In case you missed it, there is a recap of the debate in this Seattle Times article.
But when it came to education funding, which is called out in the state Constitution as the "paramount duty" of the state, Inslee and McKenna seemed largely in agreement.
A recent state Supreme Court decision found the state has been failing to fulfill that constitutional obligation to schools.
Both gubernatorial candidates, when pressed by the moderator, public-radio correspondent Austin Jenkins, said they would try to find an additional $1 billion for schools to ensure the state is doing its duty.
Sounds great, but how can they do it without raising taxes as both suggested they would not do. My sense is that the current governor and the legislators that just spent months on a supplemental budget package would have increased our budget if possible. The best that they could do, which we were pleased with, was to stop the bleeding from the previous budget cuts by balancing the budget through cuts in other programs.
Given the current economic projections there is little likelihood that revenues will increase at anywhere near the rate to ensure this or any other increase in our budgets. As I understand it, the next session of the legislature, the new governor’s first, will start with a revenue shortfall. So, is this pledge a reality or is it playing politics? The choice between the candidates, if one wants education funding to be a deciding factor, was reduced in the first debate. They both promise more money, but can they deliver?

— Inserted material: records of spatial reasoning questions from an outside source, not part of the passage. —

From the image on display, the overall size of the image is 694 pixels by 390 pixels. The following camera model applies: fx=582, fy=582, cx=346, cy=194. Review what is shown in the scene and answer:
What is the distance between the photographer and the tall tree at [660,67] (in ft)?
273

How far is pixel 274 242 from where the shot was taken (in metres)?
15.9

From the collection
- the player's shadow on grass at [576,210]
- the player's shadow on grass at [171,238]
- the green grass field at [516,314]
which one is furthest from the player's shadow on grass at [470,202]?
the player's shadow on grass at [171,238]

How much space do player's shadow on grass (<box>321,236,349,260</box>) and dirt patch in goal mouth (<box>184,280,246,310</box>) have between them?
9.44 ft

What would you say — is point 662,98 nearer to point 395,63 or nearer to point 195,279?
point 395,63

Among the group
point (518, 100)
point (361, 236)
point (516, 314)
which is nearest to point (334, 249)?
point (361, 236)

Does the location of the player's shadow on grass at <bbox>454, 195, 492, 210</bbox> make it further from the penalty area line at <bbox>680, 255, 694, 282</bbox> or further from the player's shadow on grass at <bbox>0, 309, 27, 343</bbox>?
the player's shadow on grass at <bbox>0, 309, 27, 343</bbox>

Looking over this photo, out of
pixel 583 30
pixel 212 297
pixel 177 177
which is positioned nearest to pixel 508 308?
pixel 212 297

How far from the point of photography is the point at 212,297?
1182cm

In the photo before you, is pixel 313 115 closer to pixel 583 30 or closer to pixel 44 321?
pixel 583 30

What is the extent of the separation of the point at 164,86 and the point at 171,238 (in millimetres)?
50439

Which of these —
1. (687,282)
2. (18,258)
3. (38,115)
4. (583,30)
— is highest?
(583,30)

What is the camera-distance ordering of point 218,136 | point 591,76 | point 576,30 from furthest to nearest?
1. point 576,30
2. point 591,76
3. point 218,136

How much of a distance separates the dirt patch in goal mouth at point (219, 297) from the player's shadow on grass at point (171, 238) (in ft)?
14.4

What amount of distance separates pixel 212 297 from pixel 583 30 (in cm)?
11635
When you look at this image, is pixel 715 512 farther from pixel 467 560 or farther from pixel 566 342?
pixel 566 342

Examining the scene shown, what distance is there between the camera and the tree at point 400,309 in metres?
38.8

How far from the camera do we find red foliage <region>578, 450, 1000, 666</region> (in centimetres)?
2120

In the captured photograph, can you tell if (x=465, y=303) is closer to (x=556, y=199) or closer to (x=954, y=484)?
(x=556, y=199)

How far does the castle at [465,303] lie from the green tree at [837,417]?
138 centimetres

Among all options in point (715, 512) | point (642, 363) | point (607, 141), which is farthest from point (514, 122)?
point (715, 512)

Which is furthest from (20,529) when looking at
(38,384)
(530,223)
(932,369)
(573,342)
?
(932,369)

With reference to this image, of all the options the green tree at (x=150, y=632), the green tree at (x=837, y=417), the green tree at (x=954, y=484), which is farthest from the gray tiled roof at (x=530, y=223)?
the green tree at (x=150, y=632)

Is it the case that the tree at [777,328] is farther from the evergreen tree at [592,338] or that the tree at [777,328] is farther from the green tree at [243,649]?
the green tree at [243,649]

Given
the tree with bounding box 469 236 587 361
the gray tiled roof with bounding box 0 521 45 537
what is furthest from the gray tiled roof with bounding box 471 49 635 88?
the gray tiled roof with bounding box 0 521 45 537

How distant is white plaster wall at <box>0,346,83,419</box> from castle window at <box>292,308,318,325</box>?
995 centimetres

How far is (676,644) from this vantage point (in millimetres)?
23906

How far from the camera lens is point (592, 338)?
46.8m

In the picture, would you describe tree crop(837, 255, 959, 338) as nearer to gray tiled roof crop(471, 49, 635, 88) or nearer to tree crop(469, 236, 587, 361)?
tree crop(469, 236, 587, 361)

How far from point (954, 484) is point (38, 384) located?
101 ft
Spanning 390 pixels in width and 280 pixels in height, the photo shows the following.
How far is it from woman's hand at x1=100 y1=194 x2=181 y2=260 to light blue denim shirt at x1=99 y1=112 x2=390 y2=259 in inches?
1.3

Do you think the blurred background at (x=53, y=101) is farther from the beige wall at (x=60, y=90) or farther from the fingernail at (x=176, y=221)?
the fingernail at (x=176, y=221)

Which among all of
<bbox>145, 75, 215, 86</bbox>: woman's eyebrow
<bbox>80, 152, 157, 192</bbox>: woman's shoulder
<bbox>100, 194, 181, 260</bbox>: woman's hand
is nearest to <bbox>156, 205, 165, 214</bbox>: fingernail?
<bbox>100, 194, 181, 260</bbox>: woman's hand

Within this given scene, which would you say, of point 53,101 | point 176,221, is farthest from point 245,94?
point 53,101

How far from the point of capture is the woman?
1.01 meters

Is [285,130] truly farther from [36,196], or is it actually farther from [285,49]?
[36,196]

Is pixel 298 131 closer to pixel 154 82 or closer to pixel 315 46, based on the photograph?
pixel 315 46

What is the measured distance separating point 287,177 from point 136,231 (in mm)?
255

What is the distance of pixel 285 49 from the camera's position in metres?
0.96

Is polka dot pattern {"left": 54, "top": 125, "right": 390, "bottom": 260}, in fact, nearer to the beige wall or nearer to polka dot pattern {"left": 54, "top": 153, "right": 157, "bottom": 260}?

Taking out funding leaves charter schools as a deciding factor with McKenna supportive of implementing a charter package and Inslee against it. The response follows traditional party lines and will reinforce Inslee’s support with WEA, something that McKenna already knew was not going to be available to him.
"I am going to try to put a billion in the next budget, or more, for education," Inslee said. Charter schools, he said, would only pull money away from public schools, and he added that his education plan calls for new grants for innovation in existing schools.
But McKenna said Inslee was being misleading, since the charter schools also would be public. While not a panacea, "they should be part of the mix," McKenna said.
It just might be a choice that will be decided by issues other than public education. What do you think will be the deciding factors in this race?